Managing Market Liquidity

Managing Market Liquidity


From 26th March 2019, Mint Street will be operating through both currency and money market instruments, with a newly emerged tool known as SWAP AUCTION which is the first of its kind.


  1. Apart from filling cash into the banking system, this will have multiple layered effects.
  2. Lower the cost of currency/interest rate risk covers would provide a way of getting foreign capital and also rationalize bond yields which would otherwise be in sync with monetary policy activities.
  3. RBI would be infusing USD 5 billion or Rs. 35,000 crores through this Swap program, instead of purchasing bonds and this would affect their yields otherwise.
  4. It is expected that this move would help when the financial year-end is fast approaching when banks are running short of money.

Expected Results:

  • It is felt that it is a novel tool which is expected to bring both forex and currency markets in sync.
  • If all operational channels are in alignment, this should become an effect way of managing market liquidity.

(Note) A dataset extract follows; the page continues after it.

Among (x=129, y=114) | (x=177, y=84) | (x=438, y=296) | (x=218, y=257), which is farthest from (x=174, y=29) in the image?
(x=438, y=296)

The new swap system will work as under:

  • RBI will buy dollars instead of bonds from the banks
  • Dollars will emanate from the bank either for their own positions or for their clients
  • Bidding position for the proposed auctions would be around 15 BPS less than the current market rate (Mumbai Interbank forward offer rate)
  • Banks are expected to bid at rates lower than those implied by current market rates.
  • This in turn will make Indian Rupee costlier than the current three-year funding rates.
  • Lower MIFOR means, hedging costs would come down which in turn would make investments in Corporate bonds more attractive.

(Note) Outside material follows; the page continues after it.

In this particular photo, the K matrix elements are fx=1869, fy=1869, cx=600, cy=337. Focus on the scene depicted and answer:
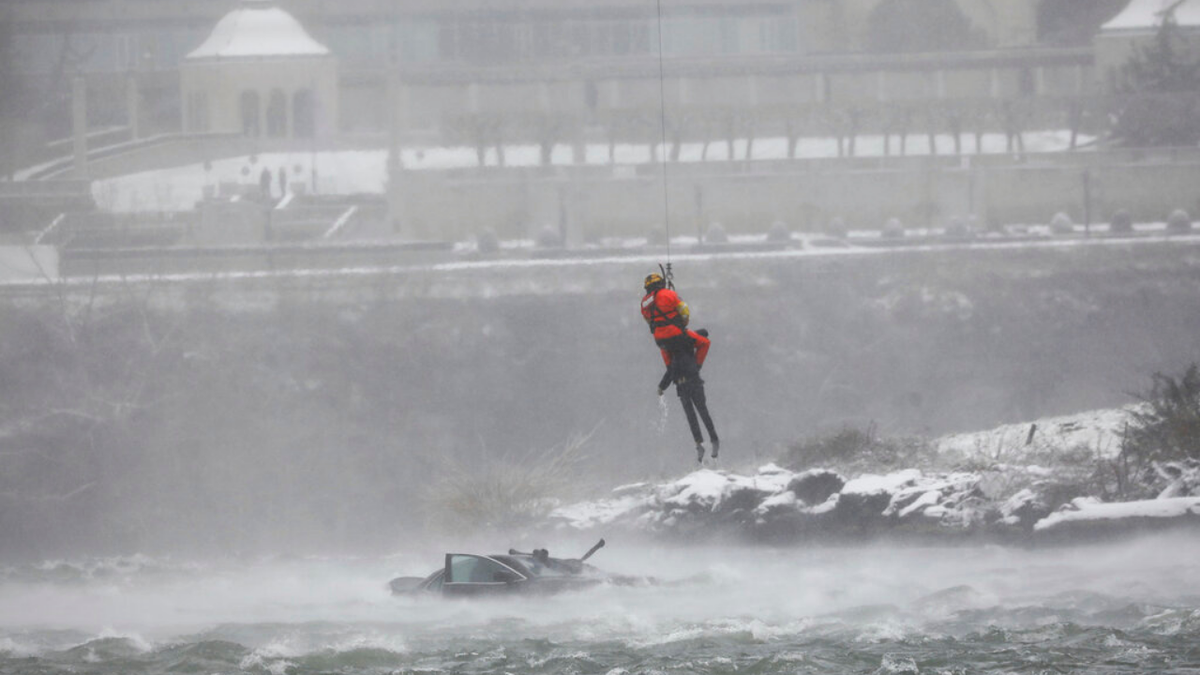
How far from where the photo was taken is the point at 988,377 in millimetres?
56938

  • MIFOR is the cost of hedging dollar payables, which is priced over and above the spot exchange rate.
  • The interest rate differential between India and US which his prevalent now influences the benchmark device.
  • Such MIFOR rate of 3-year maturity is now at about 4.21% annualized and the 12-month MIFOR rate dipped about 44 bps when RBI announced the auction.
  • Foreign investors looking at fully hedged returns would be encouraged while investing in India.
  • The cost of one-year money for any US-based overseas investor who bets on India is now about 6.20% which includes hedging costs.
  • India offers 7.71% average yield for one year, top-rated corporate bonds and thus there is a healthy rate differential of 151 basis points.
  • Also, Forward premium has fallen after RBI swap announcement.
  • One more fact is that when rupee is trending stronger against dollar, swap auction which his multi-faceted, is said to be a perfect measure, suiting the current requirement.


  • Dealers feel that RBI’s present move is in line with its easy monetary policy stand and has resulted in a better transmission to the real economy.